Reputation: 79
I'm still new to Python and I've searched a bunch of similar requests on here but none of them are helping with this one particular website. If you see below you'll see the code I have to actually pull the page but anything I do to load this specific section (class head-loc) where the name, phone number, etc is will not work. I've tried using selenium and WebDriverWait amongst other methods. No luck.
import requests
from bs4 import BeautifulSoup
URL = 'https://www.qualitycheck.org/quality-report/?service=Behavioral%20Health%2CChemical%20Dependency&ajax=1&json=1&callback=jQuery110205938799402161818_1589391496145&_=1589391496146&bsnid=21'
response = requests.get(URL)
soup = BeautifulSoup(response.text, 'lxml')
directory = soup.find_all('div', class_="head-loc")
# results = soup.find(id='head-loc')
print(soup.prettify())
At the end of the day once I figure out how to wait until this content loads and grab it, then I will need to make something to iterate over all the URL's based on the ID at the end. But, for now I need to figure out how to get this content in the first place.
Any help is appreciated.
Upvotes: 1
Views: 1651
Reputation: 39397
This page uses javascript to load data on the page.
BeautifulSoup does not execute javascript, all you get is the raw HTML page, similar to what you get when you select "View Source" from your browser.

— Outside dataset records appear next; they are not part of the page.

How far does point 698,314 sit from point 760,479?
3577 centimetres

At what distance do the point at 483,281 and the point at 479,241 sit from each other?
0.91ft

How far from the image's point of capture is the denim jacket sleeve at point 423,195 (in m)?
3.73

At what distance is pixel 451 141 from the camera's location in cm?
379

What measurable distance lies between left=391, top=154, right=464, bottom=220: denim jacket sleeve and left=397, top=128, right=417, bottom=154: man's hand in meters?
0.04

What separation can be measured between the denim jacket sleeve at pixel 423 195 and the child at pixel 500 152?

You can either use WebDriver to pilot an actual browser to run the javascript, and wait for specific elements to appear, or you can look at the source code of that page and see the various JavaScript sections that look like this:
/* <![CDATA[ */
$(document).ready(function () {
if (BaseModule.getQueryVariable("print") == 'y') {
$("#divDemographicInfoLoading").hide();
$("#divDemographicInfo").hide();
return;
}
var data = new FormData();
data.append("f", "GetDemographicInfo");
data.append("bsnId", "21");
$.ajax({
type: "POST",
url: "/ajax/QualityReport/ajax.aspx",
contentType: false,
processData: false,
data: data,
dataType: 'json',
success: function (o) {
if (o.ResponseHtml == '') {
$(".NoDemographicInfo").html('<h4>Quality Report not available</h4>');
$("#divDemographicInfoLoading").hide();
$(".QualityReportControl").hide();
} else {
$("#divDemographicInfoLoading").hide();
$("#divDemographicInfo").html(o.ResponseHtml);
}
}
});
});
/* ]]> */
This is running an ajax query to get the demographic information. There are similar queries for other bits, such as the advanced certification programs, etc...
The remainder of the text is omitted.